Another oft-quoted Cassidy gem is the word scam, which Cassidy linked to the phrase is cam é or ’s cam é, meaning ‘it’s crooked’. This is a slightly odd phrase, though it is possible that someone would say it. The problem with this is that it is a phrase. Why would someone who was bilingual in Irish and English use a phrase rather than a word like caimiléireacht (which means fraud or deception)? So a bilingual person saying ‘It’s a ’s cam’ is really saying ‘It’s a it’s crooked’. Highly unlikely.
Back in the real world, scam probably comes from the Spanish escamotear, which is defined as:
to palm, to conceal; to lift, to swipe; to cover up.
Here’s a definition in Spanish from wordreference.com. The second example essentially means ‘they stole a thousand pesetas from me in front of everybody.’

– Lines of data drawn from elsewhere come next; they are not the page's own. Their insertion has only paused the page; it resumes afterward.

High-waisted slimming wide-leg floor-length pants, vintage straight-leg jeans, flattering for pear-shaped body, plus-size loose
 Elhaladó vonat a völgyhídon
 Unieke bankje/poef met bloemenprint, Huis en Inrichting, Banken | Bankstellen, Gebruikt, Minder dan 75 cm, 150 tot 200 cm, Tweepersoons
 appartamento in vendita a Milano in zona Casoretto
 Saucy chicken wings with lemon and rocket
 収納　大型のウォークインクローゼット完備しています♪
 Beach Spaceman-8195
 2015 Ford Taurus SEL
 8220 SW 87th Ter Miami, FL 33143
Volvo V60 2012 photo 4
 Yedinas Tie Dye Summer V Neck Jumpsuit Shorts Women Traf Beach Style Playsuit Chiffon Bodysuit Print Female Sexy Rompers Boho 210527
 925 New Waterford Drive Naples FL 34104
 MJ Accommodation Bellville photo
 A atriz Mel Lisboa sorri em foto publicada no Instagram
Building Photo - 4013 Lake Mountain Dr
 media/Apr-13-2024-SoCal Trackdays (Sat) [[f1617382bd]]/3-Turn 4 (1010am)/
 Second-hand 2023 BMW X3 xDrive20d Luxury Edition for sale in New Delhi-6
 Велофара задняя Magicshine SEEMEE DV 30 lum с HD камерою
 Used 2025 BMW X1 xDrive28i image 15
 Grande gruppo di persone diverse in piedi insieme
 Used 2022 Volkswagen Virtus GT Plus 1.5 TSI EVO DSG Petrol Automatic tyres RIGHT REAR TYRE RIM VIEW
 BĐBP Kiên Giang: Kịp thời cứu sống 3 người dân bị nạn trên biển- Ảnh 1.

1.tr. Hacer desaparecer algo mediante un hábil juego de manos de manera que los presentes no se den cuenta:
el mago escamoteó un par de palomas y un conejo.
2. Robar o quitar algo con agilidad y astucia:
me han escamoteado mil pesetas delante de todo el mundo.
3. Eludir, evitar, suprimir intencionadamente:
cuando habla de su marido no escamotea elogios.
This is a much more likely candidate, as the meaning is exactly right and you don’t have to put two words together in order to make up a suitable phrase. All the letters are there in escamotear!